- En 2022, la France comptait toujours près de 12 millions de fumeurs quotidiens.
- Le tabagisme perturbe non seulement des mécanismes de l’immunité innée mais également certains mécanismes de l’immunité adaptative, selon une nouvelle étude.
- "C’est la première fois que l’on met en évidence l’influence au long court du tabagisme sur les réponses immunitaires", explique l’autrice.
Le tabagisme a des effets à long terme sur le système immunitaire. C’est ce que vient de mettre en évidence une équipe de l’Institut Pasteur dont les résultats sont publiés dans la revue Nature.
Le système immunitaire varie énormément d’un individu à l’autre, agissant de façon plus ou moins efficace face aux attaques microbiennes. Comment expliquer une telle variabilité ? Quels sont les facteurs qui induisent ces différences ?
Tabagisme et système immunitaire : méthodologie de la recherche
"C’est pour répondre à cette grande question que nous avons mis en place la cohorte Milieu Intérieur en 2011, qui regroupe 1.000 individus en bonne santé de 20 à 70 ans", commence Darragh Duffy, responsable de l’unité Immunologie translationnelle à l’Institut Pasteur et autrice de l’étude. "On sait déjà que certains facteurs comme l’âge, le sexe ou les gènes impactent fortement le système immunitaire, mais avec cette nouvelle étude, nous voulions savoir quels autres facteurs avaient le plus d’influence", ajoute-t-elle.
Son équipe a donc exposé des échantillons sanguins prélevés chez les individus de la cohorte Milieu Intérieur à une grande diversité de microbes (virus, bactéries, etc) et a observé la façon dont le système immunitaire réagissait via la mesure de niveaux de cytokines(1) sécrétées.

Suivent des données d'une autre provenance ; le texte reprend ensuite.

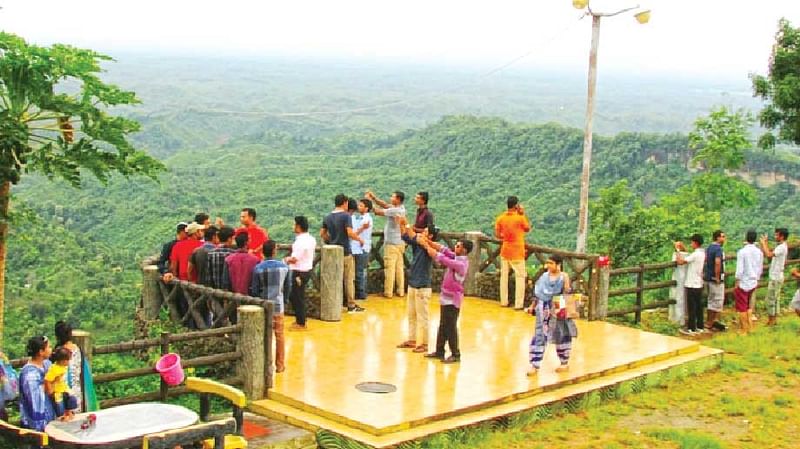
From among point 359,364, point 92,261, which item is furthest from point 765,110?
point 92,261

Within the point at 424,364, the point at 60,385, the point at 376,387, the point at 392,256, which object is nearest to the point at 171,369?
the point at 60,385

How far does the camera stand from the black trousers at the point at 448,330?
12.0 metres

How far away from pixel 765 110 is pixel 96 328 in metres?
15.1

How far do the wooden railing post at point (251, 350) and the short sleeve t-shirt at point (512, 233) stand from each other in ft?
17.4

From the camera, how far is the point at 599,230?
75.5ft

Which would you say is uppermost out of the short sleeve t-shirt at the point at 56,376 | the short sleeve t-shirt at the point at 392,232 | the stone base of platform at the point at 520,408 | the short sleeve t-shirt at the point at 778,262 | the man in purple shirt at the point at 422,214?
→ the man in purple shirt at the point at 422,214

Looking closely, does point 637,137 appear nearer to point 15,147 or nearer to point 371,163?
point 371,163

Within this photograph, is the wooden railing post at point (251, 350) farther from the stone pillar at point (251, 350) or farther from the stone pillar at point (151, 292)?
the stone pillar at point (151, 292)

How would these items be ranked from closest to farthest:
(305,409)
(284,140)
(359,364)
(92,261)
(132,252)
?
(305,409) < (359,364) < (92,261) < (132,252) < (284,140)

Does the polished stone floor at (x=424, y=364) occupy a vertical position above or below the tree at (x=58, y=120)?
below

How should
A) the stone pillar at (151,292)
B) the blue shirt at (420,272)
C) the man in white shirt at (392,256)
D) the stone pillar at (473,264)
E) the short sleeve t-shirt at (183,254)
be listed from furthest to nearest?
the stone pillar at (473,264) → the man in white shirt at (392,256) → the stone pillar at (151,292) → the short sleeve t-shirt at (183,254) → the blue shirt at (420,272)

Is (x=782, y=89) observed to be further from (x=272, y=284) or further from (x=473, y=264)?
(x=272, y=284)

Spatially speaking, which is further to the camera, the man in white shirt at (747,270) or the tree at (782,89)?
the tree at (782,89)

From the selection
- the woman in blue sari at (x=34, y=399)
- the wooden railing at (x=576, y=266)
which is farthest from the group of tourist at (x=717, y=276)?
the woman in blue sari at (x=34, y=399)
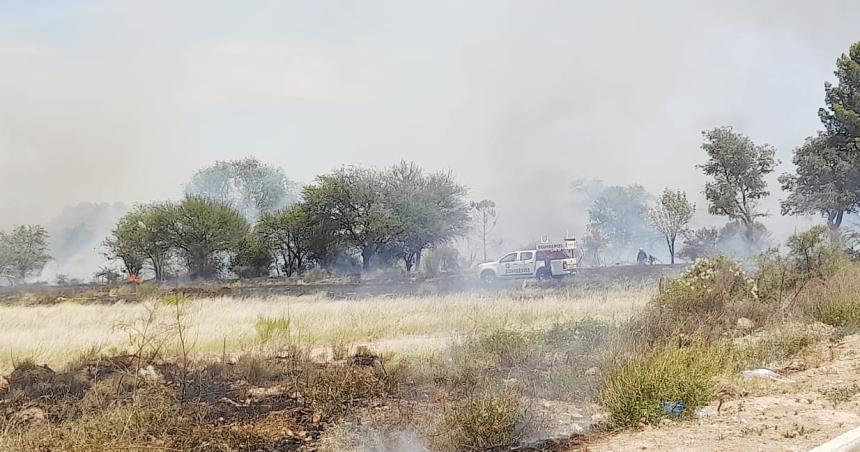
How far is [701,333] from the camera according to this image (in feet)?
38.8

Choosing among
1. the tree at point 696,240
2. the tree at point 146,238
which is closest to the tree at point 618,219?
the tree at point 696,240

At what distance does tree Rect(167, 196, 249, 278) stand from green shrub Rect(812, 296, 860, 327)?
104 feet

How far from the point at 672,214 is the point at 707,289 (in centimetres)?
2567

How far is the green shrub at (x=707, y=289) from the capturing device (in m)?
14.0

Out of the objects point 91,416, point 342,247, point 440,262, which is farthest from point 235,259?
point 91,416

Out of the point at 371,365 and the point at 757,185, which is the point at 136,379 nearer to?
the point at 371,365

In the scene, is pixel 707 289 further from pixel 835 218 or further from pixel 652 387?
pixel 835 218

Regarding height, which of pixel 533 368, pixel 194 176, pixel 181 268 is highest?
pixel 194 176

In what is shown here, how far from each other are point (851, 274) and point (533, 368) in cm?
951

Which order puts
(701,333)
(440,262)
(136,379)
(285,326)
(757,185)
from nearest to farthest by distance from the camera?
(136,379), (701,333), (285,326), (757,185), (440,262)

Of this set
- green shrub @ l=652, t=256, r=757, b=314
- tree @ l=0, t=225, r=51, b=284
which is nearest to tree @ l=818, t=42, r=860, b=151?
green shrub @ l=652, t=256, r=757, b=314

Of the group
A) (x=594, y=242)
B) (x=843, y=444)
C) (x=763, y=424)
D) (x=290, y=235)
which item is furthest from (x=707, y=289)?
(x=594, y=242)

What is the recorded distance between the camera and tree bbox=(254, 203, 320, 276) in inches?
1666

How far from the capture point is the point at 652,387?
27.0ft
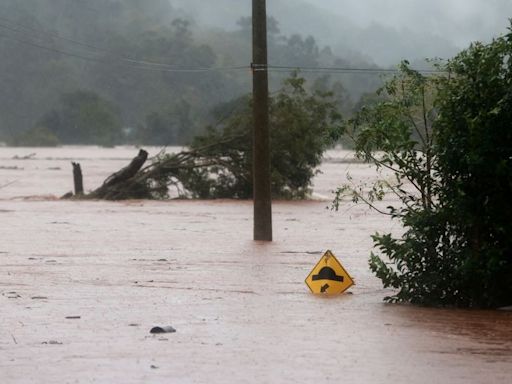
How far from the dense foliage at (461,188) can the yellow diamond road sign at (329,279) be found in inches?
32.5

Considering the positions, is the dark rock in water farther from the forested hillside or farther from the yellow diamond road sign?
the forested hillside

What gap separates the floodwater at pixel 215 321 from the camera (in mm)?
8812

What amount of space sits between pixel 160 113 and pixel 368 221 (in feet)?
356

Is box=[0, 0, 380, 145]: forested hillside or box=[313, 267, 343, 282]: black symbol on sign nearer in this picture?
box=[313, 267, 343, 282]: black symbol on sign

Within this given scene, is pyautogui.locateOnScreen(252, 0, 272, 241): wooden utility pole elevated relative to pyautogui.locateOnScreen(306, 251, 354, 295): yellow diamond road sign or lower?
elevated

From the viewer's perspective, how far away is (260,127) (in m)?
21.5

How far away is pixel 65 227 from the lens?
26.3 meters

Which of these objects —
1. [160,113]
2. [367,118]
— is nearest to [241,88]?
[160,113]

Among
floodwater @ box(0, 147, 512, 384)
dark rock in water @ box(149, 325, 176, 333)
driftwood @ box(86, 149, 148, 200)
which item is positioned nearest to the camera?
floodwater @ box(0, 147, 512, 384)

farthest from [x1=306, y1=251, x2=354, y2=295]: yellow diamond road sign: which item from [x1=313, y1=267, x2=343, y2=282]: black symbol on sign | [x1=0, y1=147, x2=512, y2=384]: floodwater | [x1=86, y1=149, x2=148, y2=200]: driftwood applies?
[x1=86, y1=149, x2=148, y2=200]: driftwood

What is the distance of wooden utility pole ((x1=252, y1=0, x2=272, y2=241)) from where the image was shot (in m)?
21.0

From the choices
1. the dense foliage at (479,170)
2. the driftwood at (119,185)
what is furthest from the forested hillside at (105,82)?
the dense foliage at (479,170)

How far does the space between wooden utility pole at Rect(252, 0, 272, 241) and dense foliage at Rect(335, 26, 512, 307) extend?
793 centimetres

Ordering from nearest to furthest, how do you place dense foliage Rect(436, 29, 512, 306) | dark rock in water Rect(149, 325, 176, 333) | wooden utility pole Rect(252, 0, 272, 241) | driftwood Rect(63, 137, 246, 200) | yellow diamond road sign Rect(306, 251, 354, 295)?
1. dark rock in water Rect(149, 325, 176, 333)
2. dense foliage Rect(436, 29, 512, 306)
3. yellow diamond road sign Rect(306, 251, 354, 295)
4. wooden utility pole Rect(252, 0, 272, 241)
5. driftwood Rect(63, 137, 246, 200)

Disposant de nombreuses informations sur les membres de la cohorte, l’équipe a ensuite pu observer quelles variables parmi les 136 retenues (l'indice de masse corporelle, le tabagisme, le nombre d'heures de sommeil, l'activité physique, les maladies infantiles, les vaccinations, le lieu de vie, etc) avaient le plus d’influence sur les réponses immunitaires étudiées.
Trois variables se sont alors détachées du lot : le tabagisme, l’infection latente au cytomégalovirus(2) et l’indice de masse corporelle. "Ces trois facteurs pourraient avoir autant d'influence sur certaines réponses immunitaires que l'âge, le sexe ou les variables génétiques", souligne Darragh Duffy.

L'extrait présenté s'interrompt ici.